O gece, derin sessizliği bölen silah sesleriyle irkilen şehir, çatışmaların başladığına tekrar şahit olmuştu. Etraf kapkaranlıktı, silah seslerinin geldiği yönden kuru topraklara doğru üç erkek çocuk silüeti hızla yaklaştı. Şehir ile bu topraklar arasında bariyer olan Kanlıdere’yi aşıp gelen bu üç çocuktan yayılan ve havaya karışıp etrafı saran görünmez bir titreşimden, tedirgin oldukları ve korktukları çok rahat anlaşılabilirdi.

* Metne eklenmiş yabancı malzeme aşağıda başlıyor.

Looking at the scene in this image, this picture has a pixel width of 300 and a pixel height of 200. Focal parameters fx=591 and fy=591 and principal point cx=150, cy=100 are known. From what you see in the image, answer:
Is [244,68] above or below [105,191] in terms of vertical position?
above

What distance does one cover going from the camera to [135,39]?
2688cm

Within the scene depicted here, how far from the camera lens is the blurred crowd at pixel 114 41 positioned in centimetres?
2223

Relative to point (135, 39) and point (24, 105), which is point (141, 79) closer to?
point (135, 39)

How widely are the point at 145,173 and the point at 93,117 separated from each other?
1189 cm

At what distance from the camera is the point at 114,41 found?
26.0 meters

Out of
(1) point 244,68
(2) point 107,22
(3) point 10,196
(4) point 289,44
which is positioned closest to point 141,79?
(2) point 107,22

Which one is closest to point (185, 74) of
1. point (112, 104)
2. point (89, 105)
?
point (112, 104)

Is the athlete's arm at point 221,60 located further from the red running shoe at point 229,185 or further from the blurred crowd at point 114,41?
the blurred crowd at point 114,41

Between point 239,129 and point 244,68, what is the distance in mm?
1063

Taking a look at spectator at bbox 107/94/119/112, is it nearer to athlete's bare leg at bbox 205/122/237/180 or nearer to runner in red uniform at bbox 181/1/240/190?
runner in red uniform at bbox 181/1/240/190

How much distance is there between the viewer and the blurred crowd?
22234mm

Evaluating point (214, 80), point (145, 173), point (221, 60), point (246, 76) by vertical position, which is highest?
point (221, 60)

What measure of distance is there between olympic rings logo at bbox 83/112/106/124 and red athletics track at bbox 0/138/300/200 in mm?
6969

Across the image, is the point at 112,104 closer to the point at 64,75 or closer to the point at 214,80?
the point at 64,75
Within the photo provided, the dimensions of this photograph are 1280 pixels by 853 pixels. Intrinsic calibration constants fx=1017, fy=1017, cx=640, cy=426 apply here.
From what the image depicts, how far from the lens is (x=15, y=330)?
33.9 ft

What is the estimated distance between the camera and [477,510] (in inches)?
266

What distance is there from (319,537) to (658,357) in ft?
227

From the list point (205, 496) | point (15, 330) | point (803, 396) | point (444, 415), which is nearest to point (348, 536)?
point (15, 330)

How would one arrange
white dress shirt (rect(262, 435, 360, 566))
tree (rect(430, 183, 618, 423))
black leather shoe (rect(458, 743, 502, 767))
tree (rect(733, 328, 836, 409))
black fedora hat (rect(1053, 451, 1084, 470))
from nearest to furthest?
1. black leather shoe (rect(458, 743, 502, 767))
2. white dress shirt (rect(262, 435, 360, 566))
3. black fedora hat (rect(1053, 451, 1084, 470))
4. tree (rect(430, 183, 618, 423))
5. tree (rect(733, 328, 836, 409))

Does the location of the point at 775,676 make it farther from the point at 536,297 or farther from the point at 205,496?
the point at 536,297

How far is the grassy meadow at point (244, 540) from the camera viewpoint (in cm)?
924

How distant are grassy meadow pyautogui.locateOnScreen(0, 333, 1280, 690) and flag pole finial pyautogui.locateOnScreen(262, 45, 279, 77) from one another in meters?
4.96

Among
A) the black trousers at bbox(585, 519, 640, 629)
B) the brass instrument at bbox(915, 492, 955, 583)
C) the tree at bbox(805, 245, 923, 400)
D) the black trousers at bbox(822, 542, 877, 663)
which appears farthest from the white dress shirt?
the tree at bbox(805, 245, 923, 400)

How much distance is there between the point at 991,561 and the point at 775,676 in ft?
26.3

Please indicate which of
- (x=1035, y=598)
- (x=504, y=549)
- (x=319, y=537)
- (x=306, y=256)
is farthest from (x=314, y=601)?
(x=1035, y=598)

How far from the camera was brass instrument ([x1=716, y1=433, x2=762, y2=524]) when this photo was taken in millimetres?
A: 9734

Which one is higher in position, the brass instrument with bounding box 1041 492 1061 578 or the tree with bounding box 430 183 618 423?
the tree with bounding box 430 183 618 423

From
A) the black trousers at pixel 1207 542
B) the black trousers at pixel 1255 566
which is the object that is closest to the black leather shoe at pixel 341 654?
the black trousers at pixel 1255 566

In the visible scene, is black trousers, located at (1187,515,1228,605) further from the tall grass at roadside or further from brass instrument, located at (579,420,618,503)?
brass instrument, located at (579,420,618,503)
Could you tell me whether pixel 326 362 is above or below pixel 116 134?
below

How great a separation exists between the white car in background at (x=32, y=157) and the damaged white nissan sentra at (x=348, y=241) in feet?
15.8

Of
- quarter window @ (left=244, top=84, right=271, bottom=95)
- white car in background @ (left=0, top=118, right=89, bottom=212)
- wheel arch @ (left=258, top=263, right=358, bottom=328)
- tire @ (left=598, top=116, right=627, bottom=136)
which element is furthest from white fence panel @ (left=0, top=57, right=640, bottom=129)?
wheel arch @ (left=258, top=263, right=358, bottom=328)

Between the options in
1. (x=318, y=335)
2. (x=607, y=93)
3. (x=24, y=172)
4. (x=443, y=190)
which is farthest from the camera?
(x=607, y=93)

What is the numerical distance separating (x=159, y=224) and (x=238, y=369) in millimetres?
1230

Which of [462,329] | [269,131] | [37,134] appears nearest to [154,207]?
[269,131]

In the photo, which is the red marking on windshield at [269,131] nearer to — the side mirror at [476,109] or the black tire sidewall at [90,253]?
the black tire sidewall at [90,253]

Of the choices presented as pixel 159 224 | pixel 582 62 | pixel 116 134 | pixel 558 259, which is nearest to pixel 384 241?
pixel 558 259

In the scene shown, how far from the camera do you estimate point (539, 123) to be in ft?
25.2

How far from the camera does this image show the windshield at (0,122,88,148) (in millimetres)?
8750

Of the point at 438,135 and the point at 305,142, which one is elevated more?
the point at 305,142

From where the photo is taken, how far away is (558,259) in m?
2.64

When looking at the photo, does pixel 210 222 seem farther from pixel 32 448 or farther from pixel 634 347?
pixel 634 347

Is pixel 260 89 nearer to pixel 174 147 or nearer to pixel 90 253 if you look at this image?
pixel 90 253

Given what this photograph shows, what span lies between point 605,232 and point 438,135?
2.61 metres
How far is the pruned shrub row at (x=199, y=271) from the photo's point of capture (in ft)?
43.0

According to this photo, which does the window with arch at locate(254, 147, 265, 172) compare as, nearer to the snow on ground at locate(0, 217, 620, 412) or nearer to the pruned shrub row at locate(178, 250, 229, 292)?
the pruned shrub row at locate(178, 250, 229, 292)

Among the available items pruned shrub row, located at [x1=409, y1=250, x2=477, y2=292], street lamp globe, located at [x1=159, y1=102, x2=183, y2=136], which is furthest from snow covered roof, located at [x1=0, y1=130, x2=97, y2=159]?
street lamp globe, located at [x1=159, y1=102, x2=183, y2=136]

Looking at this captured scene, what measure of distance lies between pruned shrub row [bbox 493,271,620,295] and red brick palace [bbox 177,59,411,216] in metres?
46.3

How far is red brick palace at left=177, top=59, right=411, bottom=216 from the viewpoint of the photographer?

Bu karanlık, soğuk ve uzun süreceği belli olan gecede, hiç kıpırdamadan ve hiç ses çıkarmadan, silah sesleri kesilene ve hava aydınlanana kadar sabırla beklediler. Konuşmama sebepleri seslerinin duyulup da bulunacakları korkusu değildi. Şimdi, biri ağzını açıp yaşanılanları dillendirecek olsa, o gerçeklik hepsinin yüzüne bir tokat gibi çarpacaktı, sonra o sözcükler karıştığı havayı ağırlaştıracaktı. Çocukların yaşadığı sokakta o gece bir ev baskına uğramış, katliam yaşanmış ve üç çocuk, anneleriyle birlikte saklandıkları banyoda öldürülmüştü. O evde yaşanan barbarlık, ev birkaç yıl sonra müze haline getirilip nesilden nesile aktarılmış. Bu millet, acılarını geride bırakmayı beceremeyip bir fener gibi önlerinde tutmaya devam etmiş.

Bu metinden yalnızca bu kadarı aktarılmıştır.